Aim of the task — Set down word for word the lines that begin the entries and run through the line containing "Following treatment, they". Give nothing further.

Dataset records —
[Start of section]

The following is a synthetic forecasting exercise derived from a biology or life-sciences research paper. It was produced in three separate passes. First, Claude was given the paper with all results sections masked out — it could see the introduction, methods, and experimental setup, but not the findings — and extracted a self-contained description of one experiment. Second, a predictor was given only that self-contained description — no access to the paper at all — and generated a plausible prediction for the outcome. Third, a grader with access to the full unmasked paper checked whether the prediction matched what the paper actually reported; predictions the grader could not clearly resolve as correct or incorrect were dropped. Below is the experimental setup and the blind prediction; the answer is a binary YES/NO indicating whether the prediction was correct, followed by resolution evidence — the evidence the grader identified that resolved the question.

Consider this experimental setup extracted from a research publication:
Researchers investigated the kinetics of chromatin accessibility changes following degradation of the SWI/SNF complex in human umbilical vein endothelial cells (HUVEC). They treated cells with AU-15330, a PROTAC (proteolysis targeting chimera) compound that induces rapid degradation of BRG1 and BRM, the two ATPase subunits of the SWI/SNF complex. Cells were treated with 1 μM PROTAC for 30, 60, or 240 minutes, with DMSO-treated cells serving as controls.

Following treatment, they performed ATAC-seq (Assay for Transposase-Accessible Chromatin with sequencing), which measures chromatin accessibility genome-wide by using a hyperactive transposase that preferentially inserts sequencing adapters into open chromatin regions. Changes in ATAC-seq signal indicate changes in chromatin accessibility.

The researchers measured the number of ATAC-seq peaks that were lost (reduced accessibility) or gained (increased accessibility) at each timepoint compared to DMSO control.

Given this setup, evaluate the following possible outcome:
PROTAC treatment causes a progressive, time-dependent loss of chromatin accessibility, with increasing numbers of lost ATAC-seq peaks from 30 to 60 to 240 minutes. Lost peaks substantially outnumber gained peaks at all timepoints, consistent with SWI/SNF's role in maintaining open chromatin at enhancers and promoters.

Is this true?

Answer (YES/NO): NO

[End of section]

Exercise answer —
The following is a synthetic forecasting exercise derived from a biology or life-sciences research paper. It was produced in three separate passes. First, Claude was given the paper with all results sections masked out — it could see the introduction, methods, and experimental setup, but not the findings — and extracted a self-contained description of one experiment. Second, a predictor was given only that self-contained description — no access to the paper at all — and generated a plausible prediction for the outcome. Third, a grader with access to the full unmasked paper checked whether the prediction matched what the paper actually reported; predictions the grader could not clearly resolve as correct or incorrect were dropped. Below is the experimental setup and the blind prediction; the answer is a binary YES/NO indicating whether the prediction was correct, followed by resolution evidence — the evidence the grader identified that resolved the question.

Consider this experimental setup extracted from a research publication:
Researchers investigated the kinetics of chromatin accessibility changes following degradation of the SWI/SNF complex in human umbilical vein endothelial cells (HUVEC). They treated cells with AU-15330, a PROTAC (proteolysis targeting chimera) compound that induces rapid degradation of BRG1 and BRM, the two ATPase subunits of the SWI/SNF complex. Cells were treated with 1 μM PROTAC for 30, 60, or 240 minutes, with DMSO-treated cells serving as controls.

Following treatment, they performed ATAC-seq (Assay for Transposase-Accessible Chromatin with sequencing), which measures chromatin accessibility genome-wide by using a hyperactive transposase that preferentially inserts sequencing adapters into open chromatin regions. Changes in ATAC-seq signal indicate changes in chromatin accessibility.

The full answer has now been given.